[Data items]
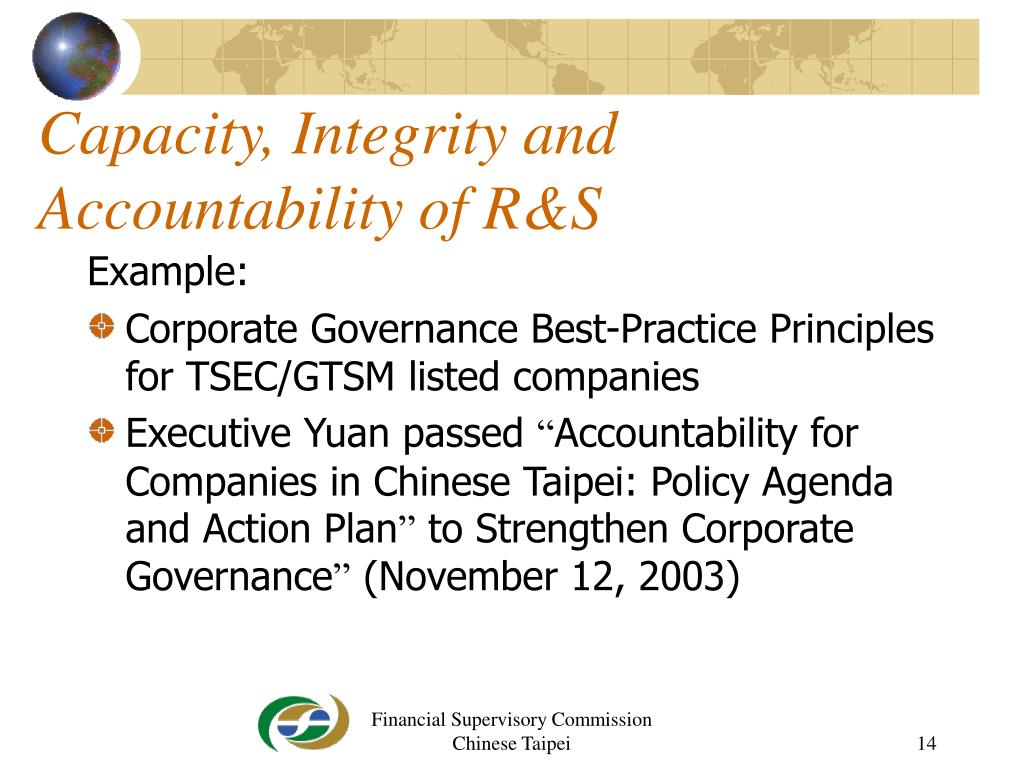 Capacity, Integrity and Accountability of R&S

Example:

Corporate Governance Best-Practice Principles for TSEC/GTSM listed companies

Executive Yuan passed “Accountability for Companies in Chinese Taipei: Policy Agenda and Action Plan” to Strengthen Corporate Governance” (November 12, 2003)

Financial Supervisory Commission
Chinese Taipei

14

[Work to complete]
Every line above should be copied exactly, apart from any pictures.

[Task solution]
 Capacity, Integrity and Accountability of R&S

Example:

Corporate Governance Best-Practice Principles for TSEC/GTSM listed companies

Executive Yuan passed “Accountability for Companies in Chinese Taipei: Policy Agenda and Action Plan” to Strengthen Corporate Governance” (November 12, 2003)

Financial Supervisory Commission
Chinese Taipei

14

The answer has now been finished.